= Aisén (name) =

Name of several places in Chile

Aisén or Aysén is the name of several places in Chile.

The Aysén or Aisén Region is the least populous of Chile's 15 first order administrative divisions. Aysén Province is one of four provinces in the region. Aysén, Chile is also the name of a commune in the province, which in turn is home to the city of Puerto Aisén, the capital of both the commune and the province.

The etymology of the province's name is uncertain, but may come from the Huillice language or possibly the Chono language.

While official documents spell the name Aisén, people in the region often prefer to spell it as Aysén.

==Etymology==

The name Aisén may come from the Huilliche word "Achen," meaning "to crumble". Another theory suggests that it was a term used by the Chonos culture meaning "going more to the interior," in reference to the Fjord of Aisén that stretches east from the Moraleda strait.

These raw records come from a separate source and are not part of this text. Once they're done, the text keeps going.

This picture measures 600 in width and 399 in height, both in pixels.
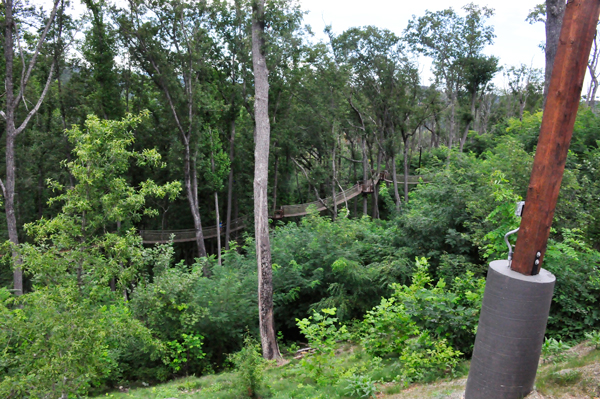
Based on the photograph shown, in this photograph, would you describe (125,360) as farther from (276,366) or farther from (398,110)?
(398,110)

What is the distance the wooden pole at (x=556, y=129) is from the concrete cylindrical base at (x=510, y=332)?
0.58ft

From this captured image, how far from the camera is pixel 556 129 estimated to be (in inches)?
123

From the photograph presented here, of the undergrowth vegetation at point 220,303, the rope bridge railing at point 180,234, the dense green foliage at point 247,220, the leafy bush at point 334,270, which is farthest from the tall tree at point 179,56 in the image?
the undergrowth vegetation at point 220,303

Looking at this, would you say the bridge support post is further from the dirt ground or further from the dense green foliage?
the dense green foliage

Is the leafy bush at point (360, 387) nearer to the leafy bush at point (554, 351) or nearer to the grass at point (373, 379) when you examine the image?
the grass at point (373, 379)

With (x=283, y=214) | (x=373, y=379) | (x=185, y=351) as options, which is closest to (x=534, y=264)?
(x=373, y=379)

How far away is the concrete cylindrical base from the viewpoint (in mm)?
3107

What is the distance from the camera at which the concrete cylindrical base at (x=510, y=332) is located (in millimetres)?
3107

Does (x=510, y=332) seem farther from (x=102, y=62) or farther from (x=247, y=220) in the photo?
(x=247, y=220)

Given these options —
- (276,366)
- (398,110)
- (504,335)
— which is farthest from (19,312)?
(398,110)

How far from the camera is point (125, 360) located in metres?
8.75

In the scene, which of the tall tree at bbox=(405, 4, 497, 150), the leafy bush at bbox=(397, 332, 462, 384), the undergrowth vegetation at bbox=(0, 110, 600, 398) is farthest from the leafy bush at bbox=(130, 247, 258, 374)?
the tall tree at bbox=(405, 4, 497, 150)

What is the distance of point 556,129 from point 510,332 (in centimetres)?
175

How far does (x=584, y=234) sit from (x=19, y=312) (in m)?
9.46
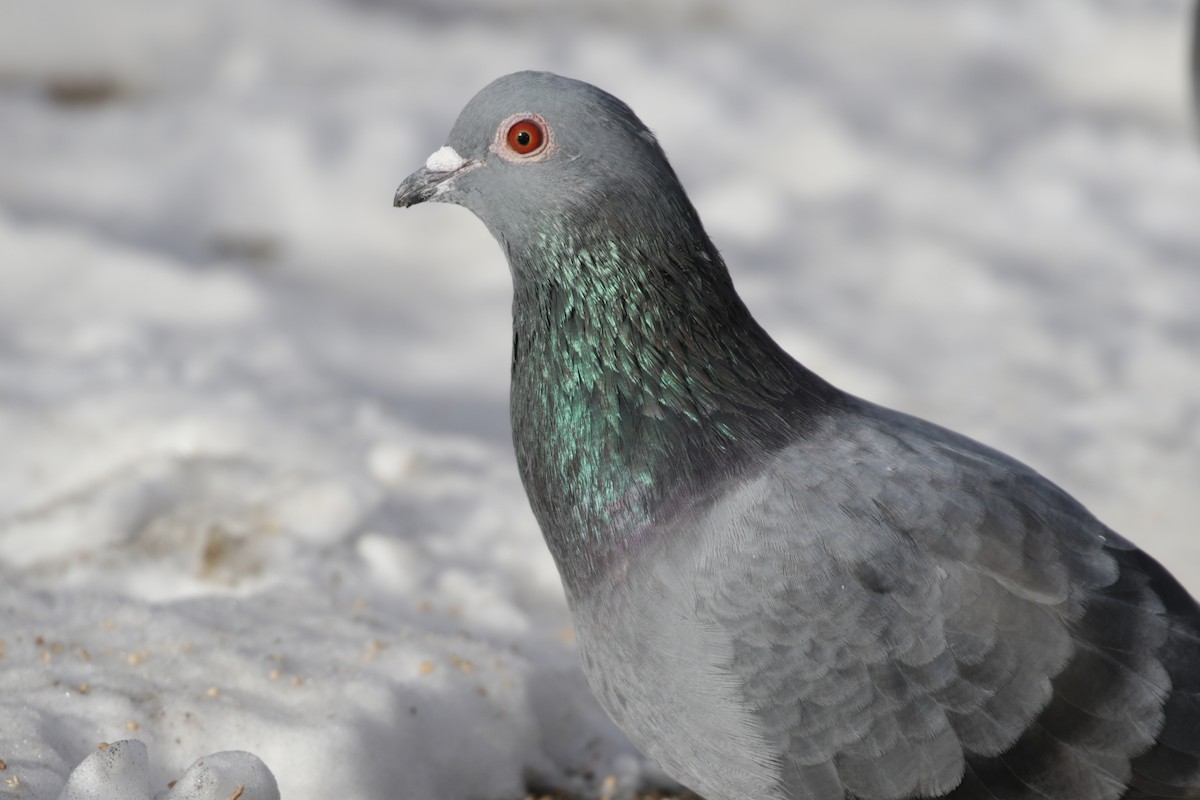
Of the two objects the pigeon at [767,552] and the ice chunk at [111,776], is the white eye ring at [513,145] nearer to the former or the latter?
the pigeon at [767,552]

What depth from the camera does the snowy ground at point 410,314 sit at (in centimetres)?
308

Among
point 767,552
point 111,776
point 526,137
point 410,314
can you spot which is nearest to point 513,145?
point 526,137

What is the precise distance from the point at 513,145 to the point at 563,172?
12 cm

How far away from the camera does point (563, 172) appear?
2.46 m

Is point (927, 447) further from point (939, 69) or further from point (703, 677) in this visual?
point (939, 69)

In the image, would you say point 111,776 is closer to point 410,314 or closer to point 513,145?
point 513,145

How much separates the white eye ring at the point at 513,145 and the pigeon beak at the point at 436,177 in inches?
3.3

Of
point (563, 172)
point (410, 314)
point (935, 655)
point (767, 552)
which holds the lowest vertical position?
point (935, 655)

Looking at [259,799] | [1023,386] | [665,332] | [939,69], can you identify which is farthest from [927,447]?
[939,69]

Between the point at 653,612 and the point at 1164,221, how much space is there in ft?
14.5

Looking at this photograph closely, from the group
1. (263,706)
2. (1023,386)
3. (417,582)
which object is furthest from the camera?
(1023,386)

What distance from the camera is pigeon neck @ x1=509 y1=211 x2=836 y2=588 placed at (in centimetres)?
240

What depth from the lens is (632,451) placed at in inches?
95.0

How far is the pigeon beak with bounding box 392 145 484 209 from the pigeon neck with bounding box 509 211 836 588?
246mm
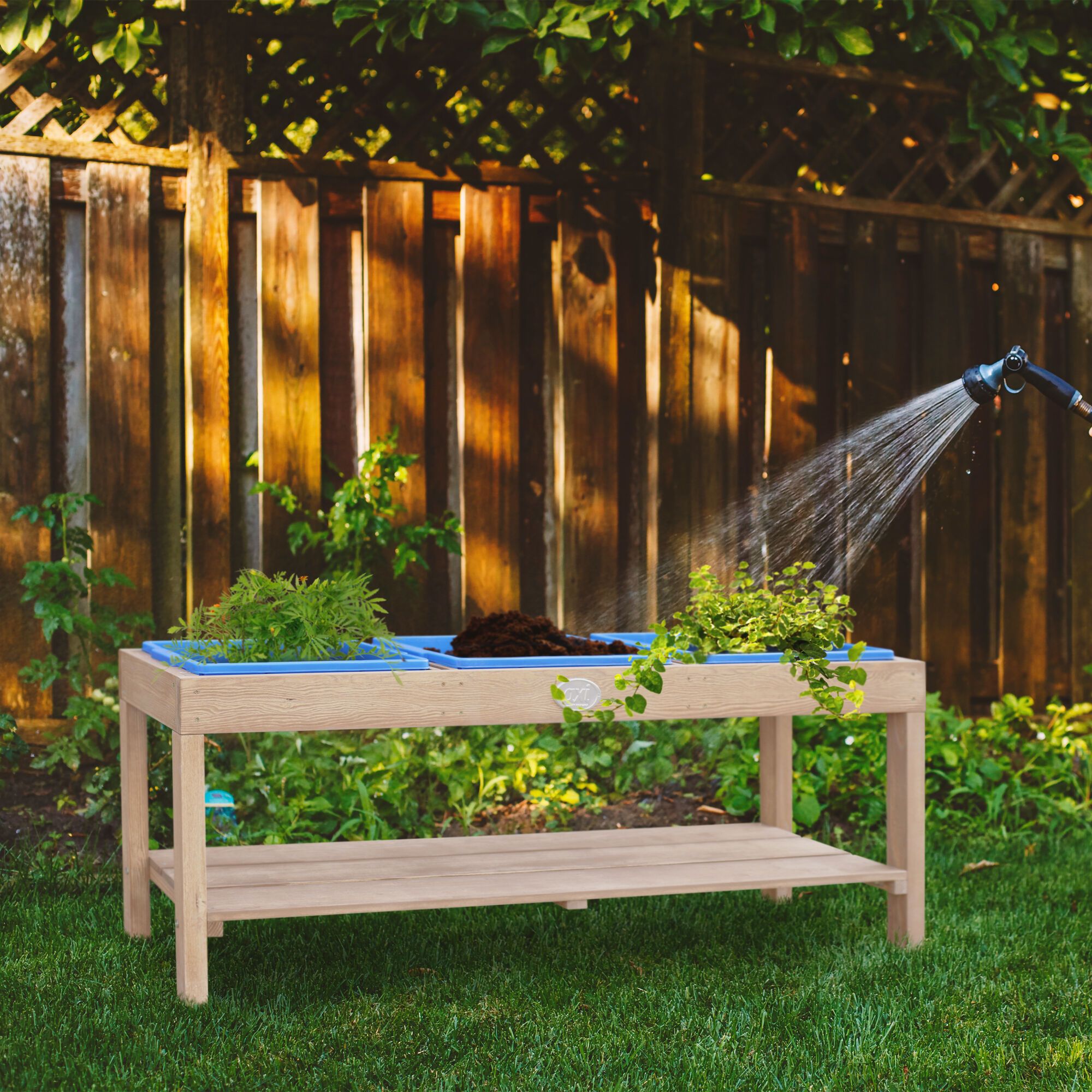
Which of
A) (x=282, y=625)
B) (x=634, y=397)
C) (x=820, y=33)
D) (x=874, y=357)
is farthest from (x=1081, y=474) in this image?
(x=282, y=625)

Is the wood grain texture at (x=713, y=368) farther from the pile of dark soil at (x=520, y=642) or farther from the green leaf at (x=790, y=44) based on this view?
the pile of dark soil at (x=520, y=642)

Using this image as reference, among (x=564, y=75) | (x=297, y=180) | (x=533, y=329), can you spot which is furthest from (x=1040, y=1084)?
(x=564, y=75)

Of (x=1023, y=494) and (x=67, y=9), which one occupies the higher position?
(x=67, y=9)

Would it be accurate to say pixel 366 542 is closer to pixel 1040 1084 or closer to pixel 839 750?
pixel 839 750

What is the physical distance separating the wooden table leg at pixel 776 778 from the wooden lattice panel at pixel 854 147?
2.23m

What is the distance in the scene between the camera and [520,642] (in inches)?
120

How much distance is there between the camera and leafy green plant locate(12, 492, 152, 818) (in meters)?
4.01

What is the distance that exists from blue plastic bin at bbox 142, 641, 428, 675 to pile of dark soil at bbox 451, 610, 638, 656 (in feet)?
0.56

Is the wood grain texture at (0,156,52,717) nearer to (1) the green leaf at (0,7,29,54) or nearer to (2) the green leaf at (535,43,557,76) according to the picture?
(1) the green leaf at (0,7,29,54)

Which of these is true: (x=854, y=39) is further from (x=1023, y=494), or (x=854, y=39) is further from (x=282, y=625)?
(x=282, y=625)

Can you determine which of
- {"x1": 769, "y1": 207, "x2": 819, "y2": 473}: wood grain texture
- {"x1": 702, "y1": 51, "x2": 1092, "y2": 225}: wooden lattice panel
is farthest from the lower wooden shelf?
{"x1": 702, "y1": 51, "x2": 1092, "y2": 225}: wooden lattice panel

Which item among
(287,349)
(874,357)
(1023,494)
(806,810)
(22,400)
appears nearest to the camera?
(22,400)

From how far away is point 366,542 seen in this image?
14.4 feet

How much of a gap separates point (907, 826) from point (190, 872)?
1.76m
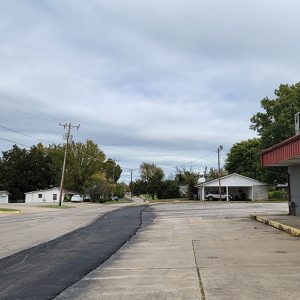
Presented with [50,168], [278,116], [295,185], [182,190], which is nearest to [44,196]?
[50,168]

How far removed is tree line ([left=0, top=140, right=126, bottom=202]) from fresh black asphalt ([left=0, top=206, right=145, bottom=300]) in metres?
85.7

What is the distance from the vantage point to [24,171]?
11625 cm

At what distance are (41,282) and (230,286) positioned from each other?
3.55 meters

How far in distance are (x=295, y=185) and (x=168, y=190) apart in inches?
3056

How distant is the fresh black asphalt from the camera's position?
27.9 ft

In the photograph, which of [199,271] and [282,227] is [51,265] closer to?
[199,271]

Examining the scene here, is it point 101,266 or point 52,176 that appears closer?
point 101,266

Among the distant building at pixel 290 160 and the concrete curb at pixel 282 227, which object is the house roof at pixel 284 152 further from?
the concrete curb at pixel 282 227

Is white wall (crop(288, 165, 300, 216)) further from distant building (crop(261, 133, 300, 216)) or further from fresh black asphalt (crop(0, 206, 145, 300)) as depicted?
fresh black asphalt (crop(0, 206, 145, 300))

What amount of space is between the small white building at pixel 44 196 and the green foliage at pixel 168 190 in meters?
Result: 22.2

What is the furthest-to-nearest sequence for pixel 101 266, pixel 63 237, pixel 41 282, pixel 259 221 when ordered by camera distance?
pixel 259 221, pixel 63 237, pixel 101 266, pixel 41 282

During the 1990s, it was suggested that the name might be derived from an 1831 map made by captain Robert Fitz-Roy, who made an expedition to the coast on board the Beagle with Charles Darwin and labeled the area around modern Aisén province with the words "Ice End". This theory, however, was largely dismissed because the name "Aysen" appears in documents of the explorer Father Garcia, who made an expedition to this region in 1766, more than 60 years prior to the arrival of the Beagle. Despite this, the Fitz-Roy myth has become popular among the many European tourists who visit Patagonia each year.

==Spelling==

All current official documents use Aisén, as this is the name given by the Military Geographic Institute, the authority sanctioning official Chilean place names. This is legally established in Decree 1,439 The spelling Aysén is preferred by people living in the region and is used by the Municipality of Aisén website. Another argument in favor of Aisén is in the nature of the Spanish orthography, which does not use the letter y as a vowel. For example, the word aymará was changed by the Royal Spanish Academy to aimará.